WASHINGTON (AP) — The Obama administration announced Tuesday that it is delaying enforcement of its initiative to extend minimum-wage and overtime protections to the nation's nearly 2 million home-care workers.
The new rules, an initiative of President Barack Obama, are scheduled to take effect on Jan. 1, 2015. The Labor Department said it is keeping the effective date but won't enforce the new rules against any employer for the first six months.

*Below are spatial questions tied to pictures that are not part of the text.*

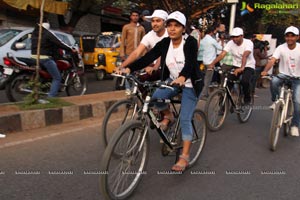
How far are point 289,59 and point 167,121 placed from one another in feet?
7.88

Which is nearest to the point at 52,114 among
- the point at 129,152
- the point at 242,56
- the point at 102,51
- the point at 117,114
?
the point at 117,114

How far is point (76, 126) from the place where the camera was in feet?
18.3

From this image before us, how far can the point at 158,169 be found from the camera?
3838mm

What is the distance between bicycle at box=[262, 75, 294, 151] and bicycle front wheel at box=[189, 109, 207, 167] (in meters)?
1.06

And, from June-December 2015, it said will consider enforcing the rules on a case-by-case basis.
The agency said that over those 12 months the department would engage in "extensive outreach and technical assistance efforts," including working with states on how to carry out the new protections.
Advocates for low-wage workers have long pressed for this coverage, especially for workers who care for elderly and disabled Americans.

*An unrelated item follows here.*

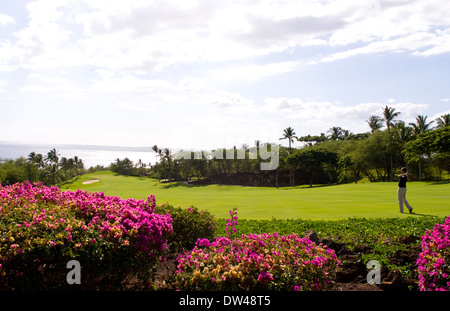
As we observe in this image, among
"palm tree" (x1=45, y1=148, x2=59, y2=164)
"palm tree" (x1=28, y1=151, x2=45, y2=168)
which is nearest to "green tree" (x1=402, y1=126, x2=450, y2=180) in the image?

A group representing these workers criticized the decision to put off enforcing the new rule, saying the delay would fall hardest on low-income women, who make up the largest percentage of the home-care workforce.
"Home care workers — the backbone of the nation's long-term care system — deserve better," said Jodi M. Sturgeon, president of the Paraprofessional Healthcare Institute (PHI), said in a statement.
Meanwhile, the National Employment Law Project praised the agency for not formally extending the Jan. 1 deadline.
"In opting not to delay the effective date of the new rule, Secretary Perez and the Labor Department are signaling that home care workers have waited long enough for the fundamental right to a fair wage, and they will no longer be denied," said project Executive Director Christine Owens. "The six-month enforcement suspension gives employers extra time to get their act together, but they should be under no illusions about their responsibility to follow through on these important reforms."